-- start --

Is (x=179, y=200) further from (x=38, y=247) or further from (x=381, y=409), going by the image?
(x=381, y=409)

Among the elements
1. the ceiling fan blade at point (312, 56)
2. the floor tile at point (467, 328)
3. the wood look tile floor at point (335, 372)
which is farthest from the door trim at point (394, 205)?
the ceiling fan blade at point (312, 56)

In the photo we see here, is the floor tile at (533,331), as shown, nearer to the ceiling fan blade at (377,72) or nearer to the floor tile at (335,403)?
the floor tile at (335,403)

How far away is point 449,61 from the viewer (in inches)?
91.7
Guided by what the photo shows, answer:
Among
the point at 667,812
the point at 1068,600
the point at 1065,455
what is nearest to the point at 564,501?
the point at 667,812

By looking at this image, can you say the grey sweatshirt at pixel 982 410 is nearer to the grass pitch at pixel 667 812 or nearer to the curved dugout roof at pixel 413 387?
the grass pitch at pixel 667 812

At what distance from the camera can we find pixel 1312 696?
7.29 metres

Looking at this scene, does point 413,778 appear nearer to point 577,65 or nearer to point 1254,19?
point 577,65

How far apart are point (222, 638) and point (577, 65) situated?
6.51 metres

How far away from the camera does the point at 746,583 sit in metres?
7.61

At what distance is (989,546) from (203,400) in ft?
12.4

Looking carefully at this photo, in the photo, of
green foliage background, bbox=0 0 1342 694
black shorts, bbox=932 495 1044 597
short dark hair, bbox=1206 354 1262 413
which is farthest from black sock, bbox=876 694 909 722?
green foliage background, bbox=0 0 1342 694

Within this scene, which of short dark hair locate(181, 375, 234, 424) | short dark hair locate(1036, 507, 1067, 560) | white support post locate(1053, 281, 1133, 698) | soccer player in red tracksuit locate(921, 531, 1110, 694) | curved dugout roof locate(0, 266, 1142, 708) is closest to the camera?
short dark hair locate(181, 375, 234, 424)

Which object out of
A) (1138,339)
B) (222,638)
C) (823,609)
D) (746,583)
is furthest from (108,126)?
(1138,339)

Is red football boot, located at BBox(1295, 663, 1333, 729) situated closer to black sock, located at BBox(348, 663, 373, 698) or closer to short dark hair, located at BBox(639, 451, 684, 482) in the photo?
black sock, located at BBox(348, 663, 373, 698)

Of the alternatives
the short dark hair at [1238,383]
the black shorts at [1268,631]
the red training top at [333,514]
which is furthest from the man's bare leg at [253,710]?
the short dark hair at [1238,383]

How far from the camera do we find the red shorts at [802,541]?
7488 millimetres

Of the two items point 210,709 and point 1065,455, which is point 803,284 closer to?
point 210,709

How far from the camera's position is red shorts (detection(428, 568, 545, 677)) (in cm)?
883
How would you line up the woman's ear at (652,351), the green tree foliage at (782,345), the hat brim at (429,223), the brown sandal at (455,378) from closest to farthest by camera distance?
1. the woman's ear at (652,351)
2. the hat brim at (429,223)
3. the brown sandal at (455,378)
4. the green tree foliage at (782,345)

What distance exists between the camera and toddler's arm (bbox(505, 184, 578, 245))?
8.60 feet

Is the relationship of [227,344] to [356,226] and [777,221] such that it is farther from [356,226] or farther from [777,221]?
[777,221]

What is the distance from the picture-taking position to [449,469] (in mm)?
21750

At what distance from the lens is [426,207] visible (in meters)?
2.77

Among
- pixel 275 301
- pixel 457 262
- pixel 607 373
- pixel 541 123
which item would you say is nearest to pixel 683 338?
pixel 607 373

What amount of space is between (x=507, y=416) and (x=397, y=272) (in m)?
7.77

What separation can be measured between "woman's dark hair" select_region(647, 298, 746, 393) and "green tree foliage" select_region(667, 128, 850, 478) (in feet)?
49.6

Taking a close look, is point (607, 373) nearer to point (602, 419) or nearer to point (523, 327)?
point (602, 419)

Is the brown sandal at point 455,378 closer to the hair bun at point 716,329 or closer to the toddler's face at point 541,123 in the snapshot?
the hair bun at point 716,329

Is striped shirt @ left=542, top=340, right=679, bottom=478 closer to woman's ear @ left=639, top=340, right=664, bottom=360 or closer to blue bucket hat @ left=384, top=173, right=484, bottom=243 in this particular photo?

-- end --

### Work to be completed
Reproduce all of the rows above with every occurrence of "nearer" swapped for "closer to being", leaving everything else unchanged.

### Result for this task
Is (x=179, y=200) further from (x=38, y=247) or further from (x=381, y=409), going by the image?
(x=381, y=409)

Among the elements
1. the ceiling fan blade at point (312, 56)
2. the floor tile at point (467, 328)
3. the wood look tile floor at point (335, 372)
which is farthest from the door trim at point (394, 205)?
the ceiling fan blade at point (312, 56)

In the photo we see here, is the floor tile at (533,331), as shown, closer to being to the ceiling fan blade at (377,72) or closer to being to the floor tile at (335,403)?
the floor tile at (335,403)

How far away is point 449,61 from the viewer (in inches)?
91.7
Guided by what the photo shows, answer:
Among
the point at 667,812
the point at 1068,600
the point at 1065,455
what is nearest to the point at 564,501?
the point at 667,812

By looking at this image, can you say the grey sweatshirt at pixel 982 410 is closer to being to the grass pitch at pixel 667 812 or closer to being to the curved dugout roof at pixel 413 387?
the grass pitch at pixel 667 812

At what distance from the camera can we find pixel 1312 696?
7.29 metres

Looking at this scene, does point 413,778 appear closer to being to point 577,65 or closer to being to point 1254,19?
point 577,65

How far apart are point (222, 638) and point (577, 65) situated?
6.51 metres

How far away from the camera does the point at 746,583 sit in metres?
7.61

At what distance is (989,546) from (203,400) in ft?
12.4

Looking carefully at this photo, in the photo, of
green foliage background, bbox=0 0 1342 694
black shorts, bbox=932 495 1044 597
short dark hair, bbox=1206 354 1262 413
which is farthest from black sock, bbox=876 694 909 722?
green foliage background, bbox=0 0 1342 694

Within this scene, which of short dark hair locate(181, 375, 234, 424) | short dark hair locate(1036, 507, 1067, 560) | white support post locate(1053, 281, 1133, 698) | soccer player in red tracksuit locate(921, 531, 1110, 694) | curved dugout roof locate(0, 266, 1142, 708) is closest to the camera?
short dark hair locate(181, 375, 234, 424)

Which object out of
A) (1138,339)
B) (222,638)
C) (823,609)
D) (746,583)
is furthest from (108,126)?
(1138,339)

Is red football boot, located at BBox(1295, 663, 1333, 729) situated closer to black sock, located at BBox(348, 663, 373, 698) or closer to short dark hair, located at BBox(639, 451, 684, 482) in the photo?
black sock, located at BBox(348, 663, 373, 698)

Of the alternatives
the short dark hair at [1238,383]
the black shorts at [1268,631]
the red training top at [333,514]
which is furthest from the man's bare leg at [253,710]?
the short dark hair at [1238,383]

How far from the camera do we find the red shorts at [802,541]?
7488 millimetres

Of the two items point 210,709 and point 1065,455, which is point 803,284 closer to?
point 210,709

How far from the camera's position is red shorts (detection(428, 568, 545, 677)) (in cm)?
883
How would you line up the woman's ear at (652,351), the green tree foliage at (782,345), the hat brim at (429,223), the brown sandal at (455,378) from closest to farthest by camera distance?
1. the woman's ear at (652,351)
2. the hat brim at (429,223)
3. the brown sandal at (455,378)
4. the green tree foliage at (782,345)

What distance exists between the camera and toddler's arm (bbox(505, 184, 578, 245))?
8.60 feet

Is the relationship of [227,344] to [356,226] and [777,221] such that it is farther from [356,226] or farther from [777,221]?
[777,221]

What is the distance from the picture-taking position to [449,469] (in mm)?
21750

At what distance from the lens is [426,207] visible (in meters)?
2.77

Among
- pixel 275 301
- pixel 457 262
- pixel 607 373
- pixel 541 123
which item would you say is nearest to pixel 683 338?
pixel 607 373

What amount of space is between (x=507, y=416) and (x=397, y=272) (in m)?
7.77

What separation can be measured between "woman's dark hair" select_region(647, 298, 746, 393) and "green tree foliage" select_region(667, 128, 850, 478) (in feet)?
49.6

Taking a close look, is point (607, 373) closer to being to point (602, 419) or closer to being to point (523, 327)?
point (602, 419)

Is the brown sandal at point 455,378 closer to the hair bun at point 716,329 or closer to the toddler's face at point 541,123 in the snapshot?
the hair bun at point 716,329

Is striped shirt @ left=542, top=340, right=679, bottom=478 closer to woman's ear @ left=639, top=340, right=664, bottom=360 or closer to blue bucket hat @ left=384, top=173, right=484, bottom=243 in this particular photo?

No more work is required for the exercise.